EXERCISE OBJECTIVE: Search the records for the line with "In this image, would". Output that line and each line after it, exactly, and stop at the end; omit pictures.

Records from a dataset
------------------------------------------------------------------------
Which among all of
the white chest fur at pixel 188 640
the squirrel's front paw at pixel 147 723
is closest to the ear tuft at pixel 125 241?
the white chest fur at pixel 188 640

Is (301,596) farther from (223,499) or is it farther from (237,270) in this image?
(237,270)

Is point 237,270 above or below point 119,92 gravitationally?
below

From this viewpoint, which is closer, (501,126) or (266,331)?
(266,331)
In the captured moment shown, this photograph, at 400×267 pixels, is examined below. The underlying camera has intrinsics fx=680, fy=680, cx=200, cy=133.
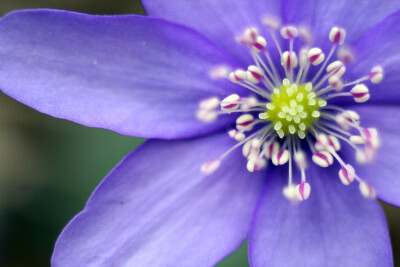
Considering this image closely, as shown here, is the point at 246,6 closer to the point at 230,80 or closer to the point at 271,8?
the point at 271,8

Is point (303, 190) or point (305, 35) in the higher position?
point (305, 35)

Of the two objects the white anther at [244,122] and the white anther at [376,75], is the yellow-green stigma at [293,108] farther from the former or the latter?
the white anther at [376,75]

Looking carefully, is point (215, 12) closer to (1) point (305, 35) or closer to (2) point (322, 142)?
(1) point (305, 35)

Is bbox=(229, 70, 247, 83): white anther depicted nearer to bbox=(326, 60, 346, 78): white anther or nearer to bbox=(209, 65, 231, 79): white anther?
bbox=(209, 65, 231, 79): white anther

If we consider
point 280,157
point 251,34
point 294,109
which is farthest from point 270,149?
point 251,34

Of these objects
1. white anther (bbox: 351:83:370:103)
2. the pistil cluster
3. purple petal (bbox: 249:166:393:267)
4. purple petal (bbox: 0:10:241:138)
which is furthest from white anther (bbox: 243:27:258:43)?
purple petal (bbox: 249:166:393:267)

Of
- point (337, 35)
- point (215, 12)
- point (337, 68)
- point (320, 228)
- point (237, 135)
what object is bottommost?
point (320, 228)
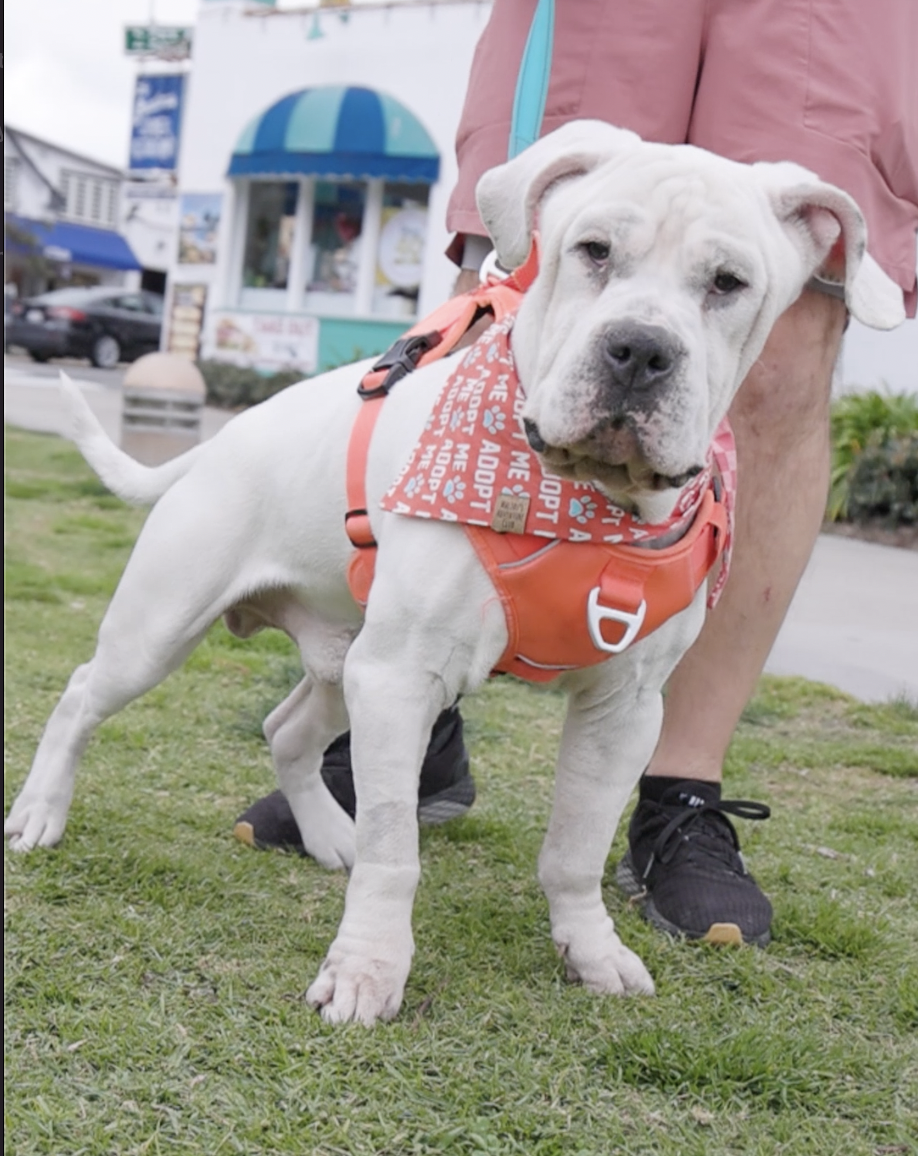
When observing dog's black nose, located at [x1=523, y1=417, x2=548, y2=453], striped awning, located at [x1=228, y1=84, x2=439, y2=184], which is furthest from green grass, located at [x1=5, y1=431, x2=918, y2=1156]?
striped awning, located at [x1=228, y1=84, x2=439, y2=184]

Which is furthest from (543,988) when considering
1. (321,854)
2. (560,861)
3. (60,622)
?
(60,622)

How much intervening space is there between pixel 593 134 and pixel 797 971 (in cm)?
152

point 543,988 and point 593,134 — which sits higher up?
point 593,134

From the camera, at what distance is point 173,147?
25812 mm

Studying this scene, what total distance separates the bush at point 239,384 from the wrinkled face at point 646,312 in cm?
1545

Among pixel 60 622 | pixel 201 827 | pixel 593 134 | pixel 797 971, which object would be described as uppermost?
pixel 593 134

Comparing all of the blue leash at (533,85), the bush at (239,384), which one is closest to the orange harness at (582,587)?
the blue leash at (533,85)

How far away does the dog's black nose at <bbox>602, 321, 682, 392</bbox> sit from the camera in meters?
1.98

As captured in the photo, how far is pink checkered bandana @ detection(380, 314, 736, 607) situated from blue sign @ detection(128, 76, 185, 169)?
25147 mm

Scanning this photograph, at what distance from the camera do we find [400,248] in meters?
18.0

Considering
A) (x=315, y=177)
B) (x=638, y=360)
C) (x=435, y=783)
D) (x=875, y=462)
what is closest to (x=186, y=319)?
(x=315, y=177)

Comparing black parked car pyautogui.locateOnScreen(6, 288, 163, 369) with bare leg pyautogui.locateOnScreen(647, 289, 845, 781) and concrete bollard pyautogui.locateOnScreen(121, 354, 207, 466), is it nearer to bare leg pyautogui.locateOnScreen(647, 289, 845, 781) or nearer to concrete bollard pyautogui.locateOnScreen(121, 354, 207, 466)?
concrete bollard pyautogui.locateOnScreen(121, 354, 207, 466)

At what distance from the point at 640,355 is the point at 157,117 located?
25.9 m

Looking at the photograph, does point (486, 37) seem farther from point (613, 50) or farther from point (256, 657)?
point (256, 657)
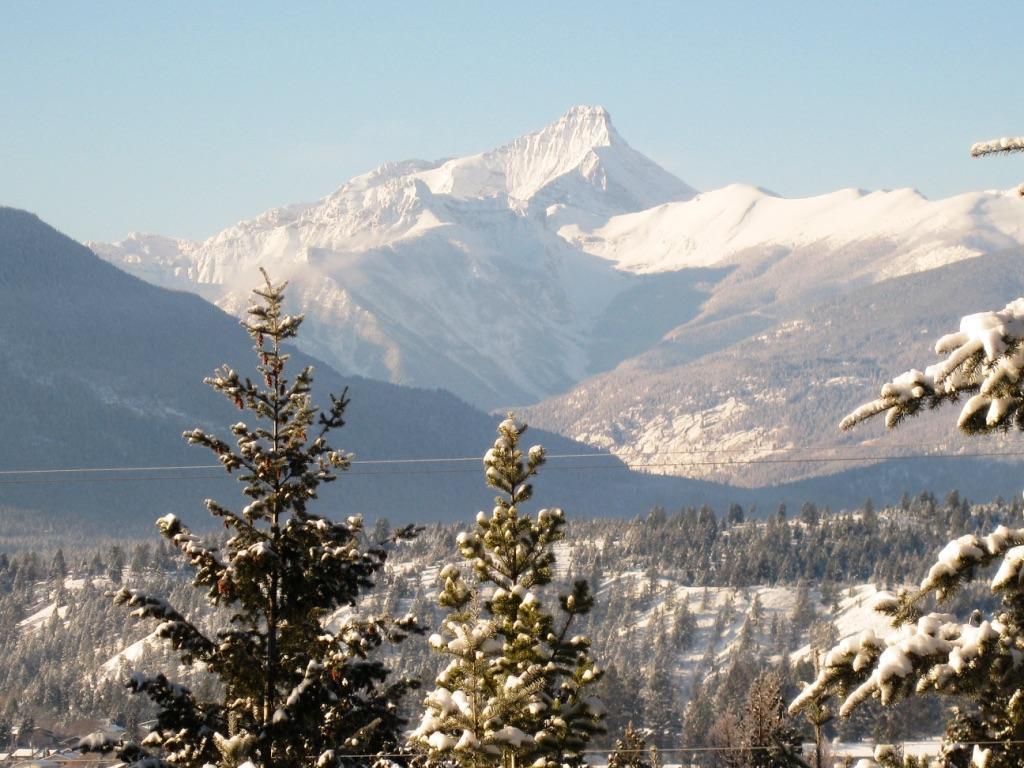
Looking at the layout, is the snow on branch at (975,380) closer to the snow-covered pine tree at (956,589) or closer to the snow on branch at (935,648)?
the snow-covered pine tree at (956,589)

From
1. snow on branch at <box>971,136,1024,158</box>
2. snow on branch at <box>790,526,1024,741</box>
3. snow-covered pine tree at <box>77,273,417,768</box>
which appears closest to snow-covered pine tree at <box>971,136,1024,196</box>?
snow on branch at <box>971,136,1024,158</box>

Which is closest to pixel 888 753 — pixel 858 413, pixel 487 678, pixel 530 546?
pixel 858 413

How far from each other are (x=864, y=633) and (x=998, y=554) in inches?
48.7

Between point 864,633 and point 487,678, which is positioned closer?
point 864,633

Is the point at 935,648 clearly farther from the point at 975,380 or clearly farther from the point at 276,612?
the point at 276,612

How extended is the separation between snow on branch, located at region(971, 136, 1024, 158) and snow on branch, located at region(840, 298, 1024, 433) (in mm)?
1123

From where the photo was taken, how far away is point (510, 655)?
2967cm

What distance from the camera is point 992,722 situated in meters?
17.7

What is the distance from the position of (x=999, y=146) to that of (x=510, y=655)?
18.2 m

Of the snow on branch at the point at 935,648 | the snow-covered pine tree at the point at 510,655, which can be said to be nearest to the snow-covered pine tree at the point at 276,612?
the snow-covered pine tree at the point at 510,655

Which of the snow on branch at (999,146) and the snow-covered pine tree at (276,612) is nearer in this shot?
the snow on branch at (999,146)

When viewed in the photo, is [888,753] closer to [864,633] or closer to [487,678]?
[864,633]

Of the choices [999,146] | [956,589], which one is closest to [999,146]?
[999,146]

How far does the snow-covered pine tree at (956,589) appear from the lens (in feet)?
41.8
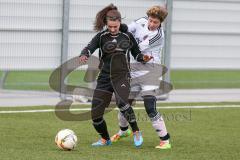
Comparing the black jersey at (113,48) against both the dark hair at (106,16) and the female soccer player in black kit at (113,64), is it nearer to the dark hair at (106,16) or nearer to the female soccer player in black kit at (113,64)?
the female soccer player in black kit at (113,64)

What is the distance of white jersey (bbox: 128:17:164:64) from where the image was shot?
33.7 feet

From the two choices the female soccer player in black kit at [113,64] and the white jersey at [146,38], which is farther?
the white jersey at [146,38]

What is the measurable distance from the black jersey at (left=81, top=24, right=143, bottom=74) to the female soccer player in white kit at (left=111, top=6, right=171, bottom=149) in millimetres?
311

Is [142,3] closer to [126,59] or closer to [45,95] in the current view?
[45,95]

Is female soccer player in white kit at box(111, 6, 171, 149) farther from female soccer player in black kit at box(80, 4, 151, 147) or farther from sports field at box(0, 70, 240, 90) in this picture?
sports field at box(0, 70, 240, 90)

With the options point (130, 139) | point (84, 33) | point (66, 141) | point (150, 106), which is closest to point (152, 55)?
point (150, 106)

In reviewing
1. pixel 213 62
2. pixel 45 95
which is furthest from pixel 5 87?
pixel 213 62

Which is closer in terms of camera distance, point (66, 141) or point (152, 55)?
point (66, 141)

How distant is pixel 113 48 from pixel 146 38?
585 mm

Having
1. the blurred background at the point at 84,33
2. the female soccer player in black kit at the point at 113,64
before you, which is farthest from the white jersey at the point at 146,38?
the blurred background at the point at 84,33

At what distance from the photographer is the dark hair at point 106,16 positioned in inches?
387

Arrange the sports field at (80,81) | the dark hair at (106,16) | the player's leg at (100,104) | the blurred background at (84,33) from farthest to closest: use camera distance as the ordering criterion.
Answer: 1. the sports field at (80,81)
2. the blurred background at (84,33)
3. the player's leg at (100,104)
4. the dark hair at (106,16)

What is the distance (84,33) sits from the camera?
53.2 ft

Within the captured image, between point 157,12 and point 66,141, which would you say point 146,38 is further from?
point 66,141
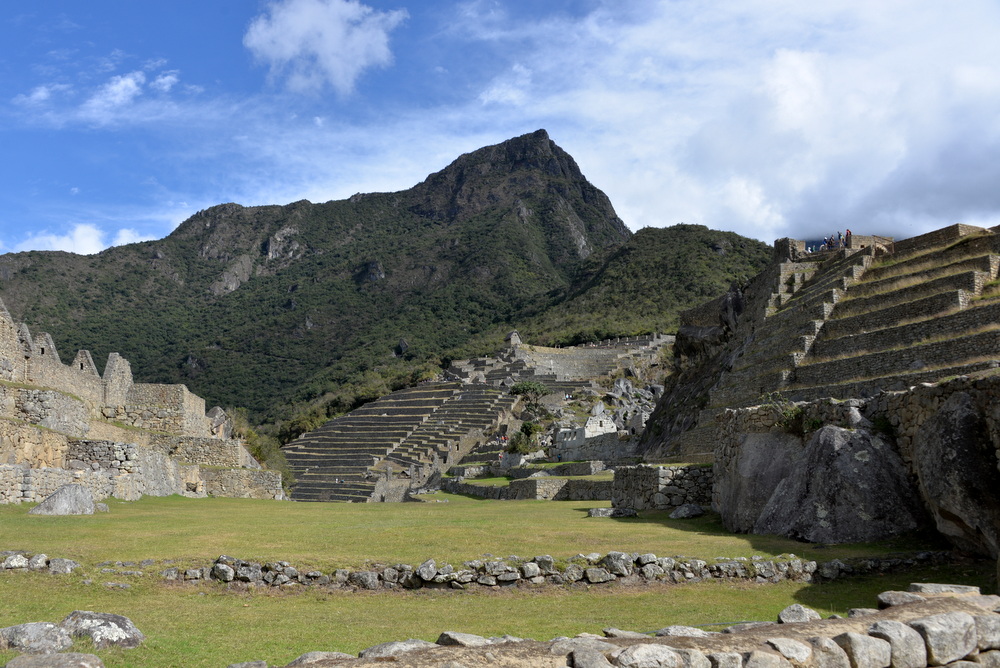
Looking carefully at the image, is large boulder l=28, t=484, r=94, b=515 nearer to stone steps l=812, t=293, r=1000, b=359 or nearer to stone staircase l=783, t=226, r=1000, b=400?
stone staircase l=783, t=226, r=1000, b=400

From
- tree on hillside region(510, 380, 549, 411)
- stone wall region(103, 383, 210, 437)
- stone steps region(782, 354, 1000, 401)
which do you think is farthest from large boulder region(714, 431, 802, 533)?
tree on hillside region(510, 380, 549, 411)

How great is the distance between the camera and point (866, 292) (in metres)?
25.0

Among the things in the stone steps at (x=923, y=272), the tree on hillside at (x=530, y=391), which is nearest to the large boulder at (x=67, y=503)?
the stone steps at (x=923, y=272)

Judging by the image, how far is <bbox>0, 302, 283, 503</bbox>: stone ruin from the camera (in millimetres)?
15109

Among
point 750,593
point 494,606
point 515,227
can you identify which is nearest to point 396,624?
point 494,606

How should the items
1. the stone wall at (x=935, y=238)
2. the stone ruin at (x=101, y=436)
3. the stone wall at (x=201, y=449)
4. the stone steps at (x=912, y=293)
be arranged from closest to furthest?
1. the stone ruin at (x=101, y=436)
2. the stone steps at (x=912, y=293)
3. the stone wall at (x=201, y=449)
4. the stone wall at (x=935, y=238)

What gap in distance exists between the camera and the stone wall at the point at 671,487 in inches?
639

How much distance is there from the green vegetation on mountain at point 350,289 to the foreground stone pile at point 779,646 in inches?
2552

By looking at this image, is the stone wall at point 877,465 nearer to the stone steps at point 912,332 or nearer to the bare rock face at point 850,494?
the bare rock face at point 850,494

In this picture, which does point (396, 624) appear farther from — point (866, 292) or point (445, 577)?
point (866, 292)

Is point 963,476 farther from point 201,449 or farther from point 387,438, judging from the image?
point 387,438

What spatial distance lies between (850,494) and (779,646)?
6.36 m

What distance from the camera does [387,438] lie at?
191ft

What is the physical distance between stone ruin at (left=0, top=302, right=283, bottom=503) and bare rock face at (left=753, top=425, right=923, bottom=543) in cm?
1275
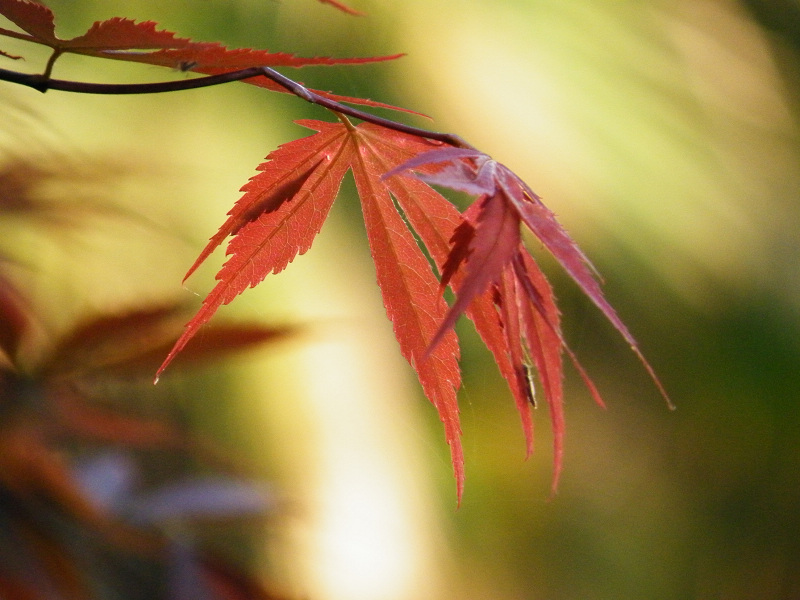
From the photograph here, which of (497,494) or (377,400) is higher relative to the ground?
(377,400)

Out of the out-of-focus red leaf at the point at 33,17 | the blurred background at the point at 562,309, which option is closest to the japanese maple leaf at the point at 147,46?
the out-of-focus red leaf at the point at 33,17

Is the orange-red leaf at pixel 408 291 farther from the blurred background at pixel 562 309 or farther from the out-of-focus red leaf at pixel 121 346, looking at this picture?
the blurred background at pixel 562 309

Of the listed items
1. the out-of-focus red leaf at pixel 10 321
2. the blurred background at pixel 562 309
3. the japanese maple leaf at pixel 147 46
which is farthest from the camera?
the blurred background at pixel 562 309

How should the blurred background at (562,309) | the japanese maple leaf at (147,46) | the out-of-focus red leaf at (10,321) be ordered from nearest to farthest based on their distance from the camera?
the japanese maple leaf at (147,46), the out-of-focus red leaf at (10,321), the blurred background at (562,309)

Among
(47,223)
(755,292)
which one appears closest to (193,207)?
(47,223)

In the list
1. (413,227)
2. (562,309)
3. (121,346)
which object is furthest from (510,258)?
(562,309)

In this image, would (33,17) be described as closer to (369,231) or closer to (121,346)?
(369,231)

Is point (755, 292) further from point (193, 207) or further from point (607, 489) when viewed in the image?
point (193, 207)
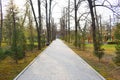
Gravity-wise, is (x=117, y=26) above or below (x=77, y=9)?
below

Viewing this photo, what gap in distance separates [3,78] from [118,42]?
643 cm

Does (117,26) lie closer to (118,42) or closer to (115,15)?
(118,42)

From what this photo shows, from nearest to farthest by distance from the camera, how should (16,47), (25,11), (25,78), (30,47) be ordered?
(25,78) < (16,47) < (30,47) < (25,11)

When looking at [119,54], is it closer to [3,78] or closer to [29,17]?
[3,78]

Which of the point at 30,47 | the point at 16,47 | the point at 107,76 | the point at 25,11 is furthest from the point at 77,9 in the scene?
the point at 107,76

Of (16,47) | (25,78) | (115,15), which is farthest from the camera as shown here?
(115,15)

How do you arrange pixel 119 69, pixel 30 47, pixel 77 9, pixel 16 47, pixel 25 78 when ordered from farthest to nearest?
pixel 77 9 < pixel 30 47 < pixel 16 47 < pixel 119 69 < pixel 25 78

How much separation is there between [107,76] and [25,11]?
40000 mm

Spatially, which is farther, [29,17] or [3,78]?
[29,17]

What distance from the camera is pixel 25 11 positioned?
1978 inches

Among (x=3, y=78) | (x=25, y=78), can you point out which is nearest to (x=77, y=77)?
(x=25, y=78)

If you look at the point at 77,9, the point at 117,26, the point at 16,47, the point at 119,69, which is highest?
the point at 77,9

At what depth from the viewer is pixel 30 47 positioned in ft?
95.8

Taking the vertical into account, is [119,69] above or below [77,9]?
below
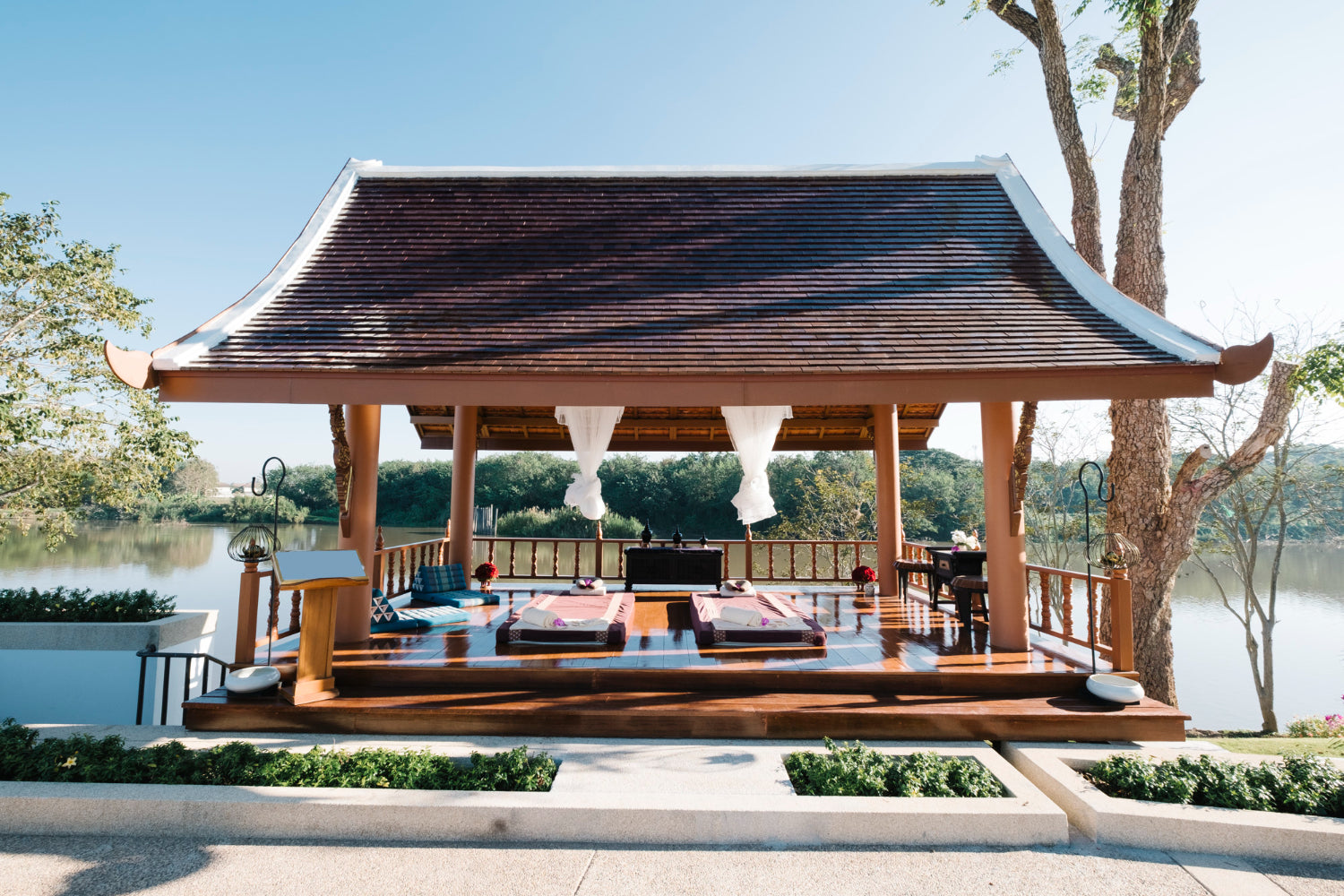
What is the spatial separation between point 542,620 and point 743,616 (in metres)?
1.74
------------------------------------------------------------------------
TASK ANSWER:
In this image, would (33,17) be described as closer to (369,231) or closer to (121,346)?
(369,231)

Is point (755, 292) further from point (193, 207) or further from point (607, 489) when viewed in the image?
point (193, 207)
Gravity-wise, is (x=117, y=26) above or below (x=77, y=9)?
below

Viewing this photo, what gap in distance separates [3,78] from [118,42]?
643 cm

Does (117,26) lie closer to (118,42) or closer to (115,15)?
(118,42)

From what this photo shows, from nearest to farthest by distance from the camera, how should (16,47), (25,11), (25,78), (30,47) be ordered?
(25,78) < (16,47) < (30,47) < (25,11)

When looking at [119,54], is it closer to [3,78] or closer to [29,17]?
[3,78]

Which of the point at 30,47 | the point at 16,47 | the point at 107,76 | the point at 25,11 is furthest from the point at 77,9 in the scene?
the point at 107,76

Of (16,47) | (25,78) | (115,15), which is farthest from the camera as shown here?
(115,15)

How do you arrange pixel 119 69, pixel 30 47, pixel 77 9, pixel 16 47, pixel 25 78 when ordered from farthest to nearest?
pixel 77 9 < pixel 30 47 < pixel 16 47 < pixel 119 69 < pixel 25 78

How much separation is there between [107,76] and [25,11]?
40000 mm

Spatially, which is farther, [29,17] or [3,78]?
[29,17]

What distance from the camera is pixel 25 11 positioned?
1978 inches

Among (x=3, y=78) | (x=25, y=78), can you point out which is nearest to (x=77, y=77)?
(x=25, y=78)

If you look at the point at 77,9, the point at 117,26, the point at 16,47, the point at 119,69, which is highest?
the point at 77,9

At what depth from the viewer is pixel 30 47 positioned in ft?
95.8

Taking the vertical into account, is [119,69] above or below [77,9]?
below
What is the spatial separation between point 542,620 and point 743,616 (in metres)?
1.74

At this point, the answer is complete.